**EXTRACTED MATERIAL:**

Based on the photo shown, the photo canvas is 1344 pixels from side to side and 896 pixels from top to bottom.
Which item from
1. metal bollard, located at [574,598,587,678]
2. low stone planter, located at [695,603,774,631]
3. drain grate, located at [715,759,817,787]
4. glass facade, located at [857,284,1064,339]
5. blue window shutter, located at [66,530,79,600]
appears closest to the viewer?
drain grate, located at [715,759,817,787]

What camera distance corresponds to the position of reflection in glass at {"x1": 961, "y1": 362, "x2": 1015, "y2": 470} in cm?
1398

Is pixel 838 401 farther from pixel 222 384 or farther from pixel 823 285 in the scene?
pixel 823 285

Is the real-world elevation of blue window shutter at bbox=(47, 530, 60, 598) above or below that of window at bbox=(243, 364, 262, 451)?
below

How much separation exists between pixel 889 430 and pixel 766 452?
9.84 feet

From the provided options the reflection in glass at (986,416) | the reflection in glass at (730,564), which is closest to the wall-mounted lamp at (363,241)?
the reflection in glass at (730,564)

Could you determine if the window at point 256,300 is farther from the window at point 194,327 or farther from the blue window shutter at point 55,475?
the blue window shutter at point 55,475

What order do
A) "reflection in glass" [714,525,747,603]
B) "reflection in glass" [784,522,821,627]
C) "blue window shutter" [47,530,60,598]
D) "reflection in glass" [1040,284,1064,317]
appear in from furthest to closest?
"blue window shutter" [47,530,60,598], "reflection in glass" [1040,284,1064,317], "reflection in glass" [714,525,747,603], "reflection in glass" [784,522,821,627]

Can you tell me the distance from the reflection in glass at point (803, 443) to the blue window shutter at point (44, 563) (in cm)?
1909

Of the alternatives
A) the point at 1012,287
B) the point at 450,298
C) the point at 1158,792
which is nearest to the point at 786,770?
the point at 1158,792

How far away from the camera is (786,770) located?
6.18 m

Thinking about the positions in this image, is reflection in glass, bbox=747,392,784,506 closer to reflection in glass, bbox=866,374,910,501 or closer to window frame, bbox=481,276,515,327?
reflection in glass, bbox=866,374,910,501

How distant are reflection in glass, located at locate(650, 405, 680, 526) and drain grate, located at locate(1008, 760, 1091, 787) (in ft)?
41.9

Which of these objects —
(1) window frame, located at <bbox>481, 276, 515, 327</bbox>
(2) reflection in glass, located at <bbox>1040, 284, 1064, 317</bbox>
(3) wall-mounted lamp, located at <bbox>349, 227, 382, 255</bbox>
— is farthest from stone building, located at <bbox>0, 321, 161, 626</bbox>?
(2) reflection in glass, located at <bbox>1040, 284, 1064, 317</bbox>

**TASK:** Write out all the entries exactly.

**TASK ANSWER:**
Based on the photo shown, the photo canvas is 1344 pixels from side to side and 896 pixels from top to bottom.
Which item from
1. metal bollard, located at [574,598,587,678]
2. low stone planter, located at [695,603,774,631]
3. drain grate, located at [715,759,817,787]
4. glass facade, located at [857,284,1064,339]
5. blue window shutter, located at [66,530,79,600]
appears closest to the viewer?
drain grate, located at [715,759,817,787]

What camera distance corresponds to the position of reflection in glass at {"x1": 961, "y1": 362, "x2": 1015, "y2": 470} in cm?
1398

Is pixel 838 401 farther from pixel 222 384 or farther from pixel 823 285 in the scene?
pixel 823 285

Is the real-world elevation of blue window shutter at bbox=(47, 530, 60, 598) above or below that of window at bbox=(243, 364, 262, 451)?
below

How much separation exists between pixel 889 430 and pixel 766 452?
9.84 feet

From the provided options the reflection in glass at (986,416) | the reflection in glass at (730,564), which is closest to the wall-mounted lamp at (363,241)?
the reflection in glass at (730,564)

Could you determine if the window at point 256,300 is farther from the window at point 194,327 or farther from the blue window shutter at point 55,475?
the blue window shutter at point 55,475

What order do
A) "reflection in glass" [714,525,747,603]
B) "reflection in glass" [784,522,821,627]
C) "blue window shutter" [47,530,60,598]
D) "reflection in glass" [1040,284,1064,317]
appear in from furthest to closest?
"blue window shutter" [47,530,60,598], "reflection in glass" [1040,284,1064,317], "reflection in glass" [714,525,747,603], "reflection in glass" [784,522,821,627]

Can you tell me the distance from the reflection in glass at point (803, 443) to the blue window shutter at point (44, 563) (in cm)?
1909

Of the alternatives
A) the point at 1012,287
B) the point at 450,298
C) the point at 1158,792
which is nearest to the point at 786,770?
the point at 1158,792

How far away from the camera is (786,770) located?
6.18 m

Thinking about the positions in this image, is reflection in glass, bbox=747,392,784,506 closer to reflection in glass, bbox=866,374,910,501 or closer to window frame, bbox=481,276,515,327?
reflection in glass, bbox=866,374,910,501

How distant are reflection in glass, located at locate(650, 405, 680, 526) and drain grate, located at locate(1008, 760, 1091, 787) (in ft)?
41.9

Which of these objects —
(1) window frame, located at <bbox>481, 276, 515, 327</bbox>
(2) reflection in glass, located at <bbox>1040, 284, 1064, 317</bbox>
(3) wall-mounted lamp, located at <bbox>349, 227, 382, 255</bbox>
— is farthest from stone building, located at <bbox>0, 321, 161, 626</bbox>?
(2) reflection in glass, located at <bbox>1040, 284, 1064, 317</bbox>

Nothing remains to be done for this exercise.